How to get the best out of Splunk Real Time Searches

Somerford Blog

Author: Laurence Everitt
Date: 02/09/22

In this blog post, I’m going to discuss a recurring issue that we have seen on a number of occasions- Splunk in Real Time – and by that I mean Alerts, Dashboards, Reports and Searches that are set to run in real time, and the problems that can be caused by misunderstanding how and when to use these in real time.

I quite like Real Time (RT) searches when they are used in the right way, but not when they are misunderstood and misused. Real time searches are intended to be used for monitoring data in the short term and for checking if and/or when something is happening.

Most Recent Post:

Protecting Data Using Artificial Intelligence and Machine Learning

The Problem

The problem is that some people like Splunk real time searches too much and use them a lot! Real-time access to your logs is one of the great things about Splunk! Unfortunately, real time searches are use too frequently, for example when:

Detecting an error on a web server and showing you that it has a (big?) problem
Showing you when an urgent/important/high priority email has been received by the Service Desk
Indicating that a SQL Server is running out of disk space

All of these use cases are great and valid for alerts and dashboards, but when real time searches are used for them, they can destroy whole Splunk implementations by placing great demands on the system. To illustrate why I abhor the misuse of real time Searches, let’s look at a fictional, but realistic, company that uses Splunk – Rhododendron Games.

The Situation

Rhododendron Games (RG) use Splunk to monitor their SQL Server, Service Desk, and Web Servers, and prevent little issues becoming big company/customer problems.

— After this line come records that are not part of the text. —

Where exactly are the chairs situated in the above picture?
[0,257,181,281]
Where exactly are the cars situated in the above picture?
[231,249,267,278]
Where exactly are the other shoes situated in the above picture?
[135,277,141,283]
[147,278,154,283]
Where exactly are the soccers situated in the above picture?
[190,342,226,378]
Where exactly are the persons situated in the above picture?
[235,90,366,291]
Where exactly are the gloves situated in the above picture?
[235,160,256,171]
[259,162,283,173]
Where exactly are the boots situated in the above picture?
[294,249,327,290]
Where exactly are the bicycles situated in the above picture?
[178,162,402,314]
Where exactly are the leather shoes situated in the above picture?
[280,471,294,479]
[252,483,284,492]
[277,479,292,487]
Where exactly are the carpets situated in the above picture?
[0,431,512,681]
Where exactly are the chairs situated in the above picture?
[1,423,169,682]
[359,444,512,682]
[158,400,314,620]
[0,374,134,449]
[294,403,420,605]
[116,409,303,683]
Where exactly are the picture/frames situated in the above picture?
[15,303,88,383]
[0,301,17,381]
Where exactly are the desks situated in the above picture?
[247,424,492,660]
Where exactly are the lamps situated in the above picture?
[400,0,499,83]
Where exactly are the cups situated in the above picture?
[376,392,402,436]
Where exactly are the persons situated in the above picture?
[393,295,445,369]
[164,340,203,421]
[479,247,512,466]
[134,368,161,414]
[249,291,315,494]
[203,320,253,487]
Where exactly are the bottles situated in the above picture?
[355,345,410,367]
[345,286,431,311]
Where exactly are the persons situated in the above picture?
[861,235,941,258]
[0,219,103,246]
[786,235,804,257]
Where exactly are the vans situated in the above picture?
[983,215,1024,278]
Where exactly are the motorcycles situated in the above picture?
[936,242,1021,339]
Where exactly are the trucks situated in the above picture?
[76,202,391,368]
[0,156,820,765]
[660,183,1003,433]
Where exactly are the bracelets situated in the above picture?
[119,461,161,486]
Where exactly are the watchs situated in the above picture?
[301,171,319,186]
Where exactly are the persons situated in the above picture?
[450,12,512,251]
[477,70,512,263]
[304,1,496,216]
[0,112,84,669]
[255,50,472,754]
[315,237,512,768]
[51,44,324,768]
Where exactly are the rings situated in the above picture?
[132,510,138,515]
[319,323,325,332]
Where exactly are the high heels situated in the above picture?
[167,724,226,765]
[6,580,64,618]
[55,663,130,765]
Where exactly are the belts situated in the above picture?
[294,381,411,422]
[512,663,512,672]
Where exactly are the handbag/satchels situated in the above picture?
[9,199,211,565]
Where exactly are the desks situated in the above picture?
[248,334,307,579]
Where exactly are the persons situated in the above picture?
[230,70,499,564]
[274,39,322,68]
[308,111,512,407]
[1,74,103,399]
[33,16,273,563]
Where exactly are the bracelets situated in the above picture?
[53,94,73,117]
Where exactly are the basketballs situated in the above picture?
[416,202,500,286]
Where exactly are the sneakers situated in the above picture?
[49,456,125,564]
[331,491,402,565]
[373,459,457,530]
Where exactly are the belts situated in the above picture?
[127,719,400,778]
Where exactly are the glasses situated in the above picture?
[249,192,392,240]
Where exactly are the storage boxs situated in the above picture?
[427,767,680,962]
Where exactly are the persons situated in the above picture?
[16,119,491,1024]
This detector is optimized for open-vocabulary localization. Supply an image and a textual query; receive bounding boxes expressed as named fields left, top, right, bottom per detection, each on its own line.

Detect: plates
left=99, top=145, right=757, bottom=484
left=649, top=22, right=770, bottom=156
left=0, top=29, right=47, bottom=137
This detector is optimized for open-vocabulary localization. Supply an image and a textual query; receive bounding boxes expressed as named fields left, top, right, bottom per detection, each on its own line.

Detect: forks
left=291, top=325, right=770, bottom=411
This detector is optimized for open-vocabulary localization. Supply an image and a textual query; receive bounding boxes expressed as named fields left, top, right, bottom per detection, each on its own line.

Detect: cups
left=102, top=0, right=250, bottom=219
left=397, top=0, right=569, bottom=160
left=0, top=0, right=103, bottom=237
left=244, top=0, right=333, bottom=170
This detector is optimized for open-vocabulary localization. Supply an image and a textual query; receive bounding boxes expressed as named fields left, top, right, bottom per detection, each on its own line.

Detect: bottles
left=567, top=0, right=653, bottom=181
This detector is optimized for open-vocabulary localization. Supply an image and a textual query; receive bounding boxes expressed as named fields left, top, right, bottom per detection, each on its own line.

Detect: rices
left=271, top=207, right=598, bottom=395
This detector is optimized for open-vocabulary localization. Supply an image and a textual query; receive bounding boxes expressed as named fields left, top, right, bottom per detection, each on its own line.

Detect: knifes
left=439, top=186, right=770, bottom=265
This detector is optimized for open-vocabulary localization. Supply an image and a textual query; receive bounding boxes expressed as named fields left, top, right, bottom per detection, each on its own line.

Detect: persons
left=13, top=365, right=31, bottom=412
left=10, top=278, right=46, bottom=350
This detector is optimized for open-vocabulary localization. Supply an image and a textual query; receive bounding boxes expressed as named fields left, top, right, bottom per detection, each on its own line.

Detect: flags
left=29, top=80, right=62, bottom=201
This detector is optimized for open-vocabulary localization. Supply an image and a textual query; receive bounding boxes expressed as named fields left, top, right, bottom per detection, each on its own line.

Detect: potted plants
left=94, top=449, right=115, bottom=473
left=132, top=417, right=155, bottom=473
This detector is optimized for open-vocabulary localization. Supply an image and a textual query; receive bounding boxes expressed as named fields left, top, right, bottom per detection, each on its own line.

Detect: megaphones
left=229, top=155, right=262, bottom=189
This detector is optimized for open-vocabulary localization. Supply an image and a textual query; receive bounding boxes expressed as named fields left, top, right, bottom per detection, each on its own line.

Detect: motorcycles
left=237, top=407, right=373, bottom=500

However, in the various, siloed departments, no one really wants to sit down and watch real time a search running through for rare events? So the following happens:

Database Architect, Peter creates a RT Alert for the disk space on each SQL Server
Help Desk Manager, David, also sets up a dashboard that itemises (in Real Time):
- Number of urgent, important and high-priority live Service Desk tickets
- Number of currently-waiting people on the phone
- Subject names of the 10 latest incidents
There is a problem with the company website that needs to be fixed pronto, so the software developers, Sandy, Simon, and Jean, are troubleshooting what is going wrong and are each running their own RT searches to monitor the system.

At this point, everyone is doing what they think is right because detecting issues is what Splunk is used for, right?

The Consequences

However, one or more of a number of issues may start to crop up with RG’s Splunk:

SplunkWeb becomes slow to respond to any requests
Other users’ simple ad hoc searches start running slow or are cancelled
Enterprise Security shows that its Correlation Searches are being skipped (or ES stops responding completely)
Summary indexes are not being populated or are being populated sporadically because of skipped searches
Data Models do not populate correctly due to failed or skipped searches
The dashboards show Search Failed errors, or even become blank
Events are delayed, or do not appear when they used to
Influxes of data start to take a long time to be indexed

NOTE: These are example issues as seen on our customers’ systems and they might be happening to yours if you are using multiple RT searches.

Searching for the Root Cause

Due to obvious indicators that Splunk’s hardware is struggling, Jill, RG’s Splunk administrator, checks the specifications of the system and sees:

1 Search Head with 12 CPUs and 12GB RAM
2 Indexers with 12 CPUs and 12GB RAM and 5TB SAS Drives

Nothing unusual there, but what is causing these issues?

She contacts the Somerford Associates Support Team and we start to investigate the problem. As part of the examination, two of my questions to Jill are:

“Do you have any real time searches, dashboards or alerts running?”

“Yes, we have a few Real Time Searches; what’s wrong with that?”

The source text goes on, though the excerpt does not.